Suis-je la seule à me dire qu’en ne réagissant que face à un danger de mort immédiat, nous nous privons de solutions qui pourraient nous mettre en chemin vers un avenir plus désirable, meilleur pour tous ?
Suis-je la seule à trouver invraisemblable que nos gouvernements, pourtant alertés depuis longtemps par les scientifiques, n’aient pas anticipé cette crise, n’aient pas eu un dossier « analyse de risques et moyens d’y faire face » ?
Suis-je la seule à me dire que ma génération a collaboré, par son apathie ou son cynisme, à l’éclosion d’une société du spectacle où l’humiliation est devenue la norme ?
Suis-je la seule à pressentir que ce que nous vivons maintenant ressemble à une répétition générale et que si le pire n’est pas certain il nous faudra faire nombre pour qu’il n’advienne pas ?
Suis-je la seule à penser que nous n’avons pas pris la mesure de l’arme de destruction massive de la pensée que représentaient certains médias, certaines émissions favorisant la toute-puissance de la bêtise, de l’impensé, de la haine de l’intellectuel ?
Suis-je la seule à penser que face à l’hubris de ceux qui ont déjà trop d’argent nos considérations éthiques ne font pas le poids ? Que la classe moyenne est un accident de l’histoire et que bientôt moi, mes amis, mes enfants, redeviendrons des gueux au service d’une élite arrogante, toute puissante, après avoir servis de variable d’ajustement dans un bilan comptable.
Je sais bien, évidemment, que je ne suis pas la seule, je le sais.
Je sais aussi l’énergie que cela nous demande de ne pas plonger dans un délire paranoïaque ou la dépression, je le sais.
Ce que je ne sais pas c’est comment faire en sorte que tous nos petits ilots de résistance deviennent un archipel et qu’ensemble nous puissions, tous, nous en sortir par le haut, dignement.
Ça, je ne le sais pas.
Et j’ai terriblement peur qu’il ne soit trop tard.”
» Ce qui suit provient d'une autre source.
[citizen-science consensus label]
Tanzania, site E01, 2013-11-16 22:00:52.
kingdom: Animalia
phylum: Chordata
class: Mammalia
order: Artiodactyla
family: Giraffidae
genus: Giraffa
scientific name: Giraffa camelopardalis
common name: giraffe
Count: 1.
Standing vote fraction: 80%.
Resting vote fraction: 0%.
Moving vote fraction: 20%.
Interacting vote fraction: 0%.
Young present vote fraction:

Martine Cornil (sur Facebook, le 7 janvier 2021)

1 Commentaire
  • anne collard
    Publié à 11:39h, 21 février

    Je serais la seule à penser et à avoir mal comme vous ? Pas possible !
    Je cherche où les politiques ont caché leurs solutions !
    Je cherche à retrouver un sénat, des droits, du respect…de la culture, de la vie.
    Je cherche avec vous et des autres (qui n’ont pas lu votre appel ) à sortir du trou.